Raw data –
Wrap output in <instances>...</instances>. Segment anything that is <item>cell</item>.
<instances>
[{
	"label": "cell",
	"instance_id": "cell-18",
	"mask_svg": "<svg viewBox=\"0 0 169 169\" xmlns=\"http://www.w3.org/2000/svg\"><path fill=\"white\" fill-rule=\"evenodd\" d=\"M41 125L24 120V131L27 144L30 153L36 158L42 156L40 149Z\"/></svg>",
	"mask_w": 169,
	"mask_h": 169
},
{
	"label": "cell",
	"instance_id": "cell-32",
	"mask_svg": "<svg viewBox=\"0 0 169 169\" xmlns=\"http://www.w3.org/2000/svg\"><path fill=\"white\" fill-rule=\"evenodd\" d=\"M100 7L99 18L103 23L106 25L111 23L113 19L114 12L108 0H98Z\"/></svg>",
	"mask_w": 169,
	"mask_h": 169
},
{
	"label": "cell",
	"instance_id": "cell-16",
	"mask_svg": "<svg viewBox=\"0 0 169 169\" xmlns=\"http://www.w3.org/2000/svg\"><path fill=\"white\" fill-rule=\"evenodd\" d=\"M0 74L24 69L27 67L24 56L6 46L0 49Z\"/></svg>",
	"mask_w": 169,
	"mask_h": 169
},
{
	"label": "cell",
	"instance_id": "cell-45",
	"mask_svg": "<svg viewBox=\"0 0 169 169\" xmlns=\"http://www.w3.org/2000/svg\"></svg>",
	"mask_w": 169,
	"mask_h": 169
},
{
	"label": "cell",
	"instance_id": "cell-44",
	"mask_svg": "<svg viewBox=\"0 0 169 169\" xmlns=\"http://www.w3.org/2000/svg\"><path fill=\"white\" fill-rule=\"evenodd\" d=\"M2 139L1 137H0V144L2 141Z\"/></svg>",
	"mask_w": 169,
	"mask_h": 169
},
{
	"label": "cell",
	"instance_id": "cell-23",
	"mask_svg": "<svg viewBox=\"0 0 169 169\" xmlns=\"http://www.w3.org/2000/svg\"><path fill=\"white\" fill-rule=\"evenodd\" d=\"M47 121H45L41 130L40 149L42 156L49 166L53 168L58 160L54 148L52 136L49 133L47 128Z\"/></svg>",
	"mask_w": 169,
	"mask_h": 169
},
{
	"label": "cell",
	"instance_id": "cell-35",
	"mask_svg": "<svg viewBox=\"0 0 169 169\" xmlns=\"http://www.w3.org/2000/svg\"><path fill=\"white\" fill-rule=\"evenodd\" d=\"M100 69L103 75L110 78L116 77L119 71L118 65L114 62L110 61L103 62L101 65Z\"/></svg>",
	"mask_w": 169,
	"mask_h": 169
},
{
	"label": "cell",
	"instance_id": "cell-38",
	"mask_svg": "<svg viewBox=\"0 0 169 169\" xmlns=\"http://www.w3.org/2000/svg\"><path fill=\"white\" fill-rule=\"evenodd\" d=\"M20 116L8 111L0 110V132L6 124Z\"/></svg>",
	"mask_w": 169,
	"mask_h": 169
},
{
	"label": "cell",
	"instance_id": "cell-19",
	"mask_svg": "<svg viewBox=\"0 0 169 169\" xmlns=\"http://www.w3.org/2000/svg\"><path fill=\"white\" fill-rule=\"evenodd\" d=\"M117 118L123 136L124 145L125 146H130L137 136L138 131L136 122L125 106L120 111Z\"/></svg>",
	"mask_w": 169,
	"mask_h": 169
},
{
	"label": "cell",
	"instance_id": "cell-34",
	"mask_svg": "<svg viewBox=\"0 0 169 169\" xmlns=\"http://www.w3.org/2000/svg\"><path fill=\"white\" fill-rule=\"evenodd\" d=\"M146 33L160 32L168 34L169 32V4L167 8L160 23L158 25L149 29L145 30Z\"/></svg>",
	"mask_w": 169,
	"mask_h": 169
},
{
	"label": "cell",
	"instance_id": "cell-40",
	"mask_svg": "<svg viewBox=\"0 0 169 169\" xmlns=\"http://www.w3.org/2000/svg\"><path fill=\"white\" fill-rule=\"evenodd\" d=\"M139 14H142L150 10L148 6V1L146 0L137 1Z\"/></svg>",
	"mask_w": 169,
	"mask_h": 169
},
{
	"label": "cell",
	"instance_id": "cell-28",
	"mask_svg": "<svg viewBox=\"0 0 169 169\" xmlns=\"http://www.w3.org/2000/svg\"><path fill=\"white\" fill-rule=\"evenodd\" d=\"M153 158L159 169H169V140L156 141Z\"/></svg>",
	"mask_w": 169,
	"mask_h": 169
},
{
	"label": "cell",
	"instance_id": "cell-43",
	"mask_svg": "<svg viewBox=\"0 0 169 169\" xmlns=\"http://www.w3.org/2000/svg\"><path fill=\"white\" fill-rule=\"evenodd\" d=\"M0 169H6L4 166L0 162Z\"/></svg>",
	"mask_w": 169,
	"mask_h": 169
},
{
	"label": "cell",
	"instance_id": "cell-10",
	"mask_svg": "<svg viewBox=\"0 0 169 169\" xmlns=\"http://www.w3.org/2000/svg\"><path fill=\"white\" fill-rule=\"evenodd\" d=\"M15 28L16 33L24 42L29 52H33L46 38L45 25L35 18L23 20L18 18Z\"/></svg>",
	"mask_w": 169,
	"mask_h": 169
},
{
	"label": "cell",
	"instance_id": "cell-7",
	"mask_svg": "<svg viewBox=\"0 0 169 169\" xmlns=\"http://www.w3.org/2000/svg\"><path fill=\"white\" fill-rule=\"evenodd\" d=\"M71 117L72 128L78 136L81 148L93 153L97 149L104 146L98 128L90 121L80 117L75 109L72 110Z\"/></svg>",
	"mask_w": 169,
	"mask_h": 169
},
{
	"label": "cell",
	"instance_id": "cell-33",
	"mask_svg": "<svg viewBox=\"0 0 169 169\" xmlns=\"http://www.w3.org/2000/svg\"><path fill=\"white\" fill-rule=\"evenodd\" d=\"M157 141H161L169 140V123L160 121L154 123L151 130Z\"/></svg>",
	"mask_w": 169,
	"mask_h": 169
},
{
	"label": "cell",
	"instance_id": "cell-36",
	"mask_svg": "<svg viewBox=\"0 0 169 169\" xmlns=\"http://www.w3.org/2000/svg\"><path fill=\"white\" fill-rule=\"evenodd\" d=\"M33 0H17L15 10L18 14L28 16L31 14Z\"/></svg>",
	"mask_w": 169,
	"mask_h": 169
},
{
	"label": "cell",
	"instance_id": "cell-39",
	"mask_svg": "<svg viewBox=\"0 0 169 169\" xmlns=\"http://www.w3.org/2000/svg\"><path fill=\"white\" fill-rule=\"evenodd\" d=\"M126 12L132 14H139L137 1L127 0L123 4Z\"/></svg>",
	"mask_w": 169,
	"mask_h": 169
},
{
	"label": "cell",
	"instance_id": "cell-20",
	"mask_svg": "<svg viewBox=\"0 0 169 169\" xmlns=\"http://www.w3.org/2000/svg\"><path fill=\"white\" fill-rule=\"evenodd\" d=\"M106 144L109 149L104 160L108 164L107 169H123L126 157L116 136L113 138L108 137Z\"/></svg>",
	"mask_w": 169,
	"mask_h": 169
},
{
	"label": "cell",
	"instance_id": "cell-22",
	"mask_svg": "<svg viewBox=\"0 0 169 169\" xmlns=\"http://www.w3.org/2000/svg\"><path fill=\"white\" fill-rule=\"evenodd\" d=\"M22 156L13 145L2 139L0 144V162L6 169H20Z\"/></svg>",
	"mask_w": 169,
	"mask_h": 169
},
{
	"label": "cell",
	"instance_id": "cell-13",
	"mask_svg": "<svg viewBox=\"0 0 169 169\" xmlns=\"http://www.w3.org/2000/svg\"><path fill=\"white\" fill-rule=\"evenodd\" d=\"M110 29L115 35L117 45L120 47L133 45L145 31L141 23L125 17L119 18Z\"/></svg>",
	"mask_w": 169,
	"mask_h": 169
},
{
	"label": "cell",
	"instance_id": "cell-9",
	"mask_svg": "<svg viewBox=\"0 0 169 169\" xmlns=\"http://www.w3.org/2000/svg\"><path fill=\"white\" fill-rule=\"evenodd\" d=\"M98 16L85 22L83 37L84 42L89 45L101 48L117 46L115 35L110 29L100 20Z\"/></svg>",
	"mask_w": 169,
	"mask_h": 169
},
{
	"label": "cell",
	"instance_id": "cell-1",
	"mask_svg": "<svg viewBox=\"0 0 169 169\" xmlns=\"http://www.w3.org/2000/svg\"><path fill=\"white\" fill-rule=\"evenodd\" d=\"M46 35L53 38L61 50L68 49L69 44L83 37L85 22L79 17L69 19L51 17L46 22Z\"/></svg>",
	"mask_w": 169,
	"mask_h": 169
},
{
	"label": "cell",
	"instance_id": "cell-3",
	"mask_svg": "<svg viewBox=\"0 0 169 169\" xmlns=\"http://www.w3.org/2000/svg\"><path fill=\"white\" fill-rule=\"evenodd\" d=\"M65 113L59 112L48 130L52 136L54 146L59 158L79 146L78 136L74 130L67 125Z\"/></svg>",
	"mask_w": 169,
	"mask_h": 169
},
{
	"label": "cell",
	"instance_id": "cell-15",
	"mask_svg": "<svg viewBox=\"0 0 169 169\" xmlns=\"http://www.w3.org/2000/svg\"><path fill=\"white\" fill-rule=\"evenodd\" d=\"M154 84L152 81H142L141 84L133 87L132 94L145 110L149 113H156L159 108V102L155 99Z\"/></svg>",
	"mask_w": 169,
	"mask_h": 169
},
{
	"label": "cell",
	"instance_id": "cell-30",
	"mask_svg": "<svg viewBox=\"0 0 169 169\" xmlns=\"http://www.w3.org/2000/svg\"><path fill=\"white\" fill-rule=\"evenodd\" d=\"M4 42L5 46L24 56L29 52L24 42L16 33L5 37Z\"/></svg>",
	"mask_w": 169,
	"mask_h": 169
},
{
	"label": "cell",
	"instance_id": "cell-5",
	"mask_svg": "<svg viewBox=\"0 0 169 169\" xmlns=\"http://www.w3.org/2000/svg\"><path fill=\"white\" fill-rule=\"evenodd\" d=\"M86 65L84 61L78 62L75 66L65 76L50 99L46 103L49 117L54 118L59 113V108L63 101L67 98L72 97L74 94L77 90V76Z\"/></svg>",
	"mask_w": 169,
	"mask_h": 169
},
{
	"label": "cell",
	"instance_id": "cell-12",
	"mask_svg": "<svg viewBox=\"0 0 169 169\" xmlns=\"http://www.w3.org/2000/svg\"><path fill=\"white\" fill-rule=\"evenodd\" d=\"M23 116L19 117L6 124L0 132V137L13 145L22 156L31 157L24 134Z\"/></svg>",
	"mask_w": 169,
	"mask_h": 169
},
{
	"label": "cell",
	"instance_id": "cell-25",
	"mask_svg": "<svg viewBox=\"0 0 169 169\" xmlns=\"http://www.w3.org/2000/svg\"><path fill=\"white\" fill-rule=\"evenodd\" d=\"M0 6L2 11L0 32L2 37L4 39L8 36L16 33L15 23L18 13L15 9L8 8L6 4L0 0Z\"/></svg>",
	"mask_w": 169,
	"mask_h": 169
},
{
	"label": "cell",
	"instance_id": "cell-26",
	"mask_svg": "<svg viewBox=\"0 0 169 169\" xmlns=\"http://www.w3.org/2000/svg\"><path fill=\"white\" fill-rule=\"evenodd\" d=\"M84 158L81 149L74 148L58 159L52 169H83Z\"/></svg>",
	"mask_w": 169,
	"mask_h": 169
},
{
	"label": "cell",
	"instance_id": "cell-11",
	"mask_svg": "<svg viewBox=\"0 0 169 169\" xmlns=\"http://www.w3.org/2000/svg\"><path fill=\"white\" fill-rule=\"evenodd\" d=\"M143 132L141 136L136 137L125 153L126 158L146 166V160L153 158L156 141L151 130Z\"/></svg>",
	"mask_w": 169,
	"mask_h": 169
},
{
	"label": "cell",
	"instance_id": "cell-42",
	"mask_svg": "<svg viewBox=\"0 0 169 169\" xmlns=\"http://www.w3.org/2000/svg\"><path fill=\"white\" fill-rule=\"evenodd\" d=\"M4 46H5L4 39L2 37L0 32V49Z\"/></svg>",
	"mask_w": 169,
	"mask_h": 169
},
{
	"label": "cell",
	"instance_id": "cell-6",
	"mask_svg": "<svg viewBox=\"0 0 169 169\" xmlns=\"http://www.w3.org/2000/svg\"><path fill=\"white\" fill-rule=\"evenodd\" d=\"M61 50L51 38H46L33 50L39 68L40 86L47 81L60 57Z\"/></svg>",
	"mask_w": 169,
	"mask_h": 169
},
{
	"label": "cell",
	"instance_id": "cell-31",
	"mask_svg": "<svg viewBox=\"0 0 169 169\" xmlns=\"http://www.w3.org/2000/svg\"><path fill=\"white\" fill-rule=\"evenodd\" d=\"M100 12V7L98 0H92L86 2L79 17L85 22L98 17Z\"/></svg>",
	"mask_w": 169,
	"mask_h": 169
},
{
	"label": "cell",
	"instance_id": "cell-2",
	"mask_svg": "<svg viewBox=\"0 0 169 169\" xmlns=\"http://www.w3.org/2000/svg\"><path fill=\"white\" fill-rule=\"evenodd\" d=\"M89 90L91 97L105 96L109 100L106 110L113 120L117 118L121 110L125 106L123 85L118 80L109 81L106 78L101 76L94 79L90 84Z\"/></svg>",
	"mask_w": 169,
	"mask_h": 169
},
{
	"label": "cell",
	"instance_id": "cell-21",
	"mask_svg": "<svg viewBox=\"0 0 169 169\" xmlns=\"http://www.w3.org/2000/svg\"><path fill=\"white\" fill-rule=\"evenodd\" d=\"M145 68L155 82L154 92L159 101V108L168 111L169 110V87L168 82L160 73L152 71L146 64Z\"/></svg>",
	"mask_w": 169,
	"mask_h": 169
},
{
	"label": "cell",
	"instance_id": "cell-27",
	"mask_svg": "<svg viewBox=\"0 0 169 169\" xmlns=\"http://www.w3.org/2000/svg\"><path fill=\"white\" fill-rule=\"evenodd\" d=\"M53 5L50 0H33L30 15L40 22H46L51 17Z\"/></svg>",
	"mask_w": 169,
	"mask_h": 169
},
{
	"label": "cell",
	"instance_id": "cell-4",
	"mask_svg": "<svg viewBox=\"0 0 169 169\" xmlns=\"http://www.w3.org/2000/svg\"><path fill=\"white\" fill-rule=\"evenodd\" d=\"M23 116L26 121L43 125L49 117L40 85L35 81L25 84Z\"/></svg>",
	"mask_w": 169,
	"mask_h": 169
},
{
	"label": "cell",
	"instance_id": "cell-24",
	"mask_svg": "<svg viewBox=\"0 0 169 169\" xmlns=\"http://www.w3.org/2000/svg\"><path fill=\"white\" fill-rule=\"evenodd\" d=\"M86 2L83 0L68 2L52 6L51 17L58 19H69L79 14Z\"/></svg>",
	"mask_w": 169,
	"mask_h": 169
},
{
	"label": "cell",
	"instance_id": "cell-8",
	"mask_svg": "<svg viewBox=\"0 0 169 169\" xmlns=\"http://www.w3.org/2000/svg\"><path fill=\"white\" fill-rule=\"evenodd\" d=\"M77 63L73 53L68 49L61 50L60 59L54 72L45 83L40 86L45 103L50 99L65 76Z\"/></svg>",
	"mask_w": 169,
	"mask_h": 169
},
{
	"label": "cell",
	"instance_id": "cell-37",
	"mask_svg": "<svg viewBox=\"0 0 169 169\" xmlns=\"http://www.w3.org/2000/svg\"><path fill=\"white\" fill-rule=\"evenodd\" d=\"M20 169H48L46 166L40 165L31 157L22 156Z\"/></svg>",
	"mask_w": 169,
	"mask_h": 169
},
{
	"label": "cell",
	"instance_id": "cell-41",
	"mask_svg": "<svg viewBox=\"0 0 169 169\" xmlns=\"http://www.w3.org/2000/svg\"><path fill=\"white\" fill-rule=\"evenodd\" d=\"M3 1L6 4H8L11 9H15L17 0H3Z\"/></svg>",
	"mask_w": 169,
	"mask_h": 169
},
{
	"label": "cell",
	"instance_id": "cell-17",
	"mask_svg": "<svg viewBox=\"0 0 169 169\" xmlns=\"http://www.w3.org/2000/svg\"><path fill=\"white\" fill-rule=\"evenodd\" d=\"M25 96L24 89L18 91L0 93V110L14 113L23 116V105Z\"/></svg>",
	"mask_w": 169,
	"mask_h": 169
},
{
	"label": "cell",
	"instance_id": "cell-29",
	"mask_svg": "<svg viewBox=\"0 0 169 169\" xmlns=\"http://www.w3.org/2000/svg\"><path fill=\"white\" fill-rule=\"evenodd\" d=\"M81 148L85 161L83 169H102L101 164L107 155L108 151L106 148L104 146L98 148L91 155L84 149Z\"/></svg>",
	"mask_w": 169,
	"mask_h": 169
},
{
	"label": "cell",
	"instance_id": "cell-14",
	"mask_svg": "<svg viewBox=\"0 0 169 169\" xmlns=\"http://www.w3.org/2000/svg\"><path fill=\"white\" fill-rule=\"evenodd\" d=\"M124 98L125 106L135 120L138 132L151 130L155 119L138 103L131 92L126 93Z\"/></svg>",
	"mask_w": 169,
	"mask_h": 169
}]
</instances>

Work to complete – Extract every line of the records above that contains the string "instances", matching case exactly.

Response to this exercise –
Wrap output in <instances>...</instances>. Segment anything that is <item>cell</item>.
<instances>
</instances>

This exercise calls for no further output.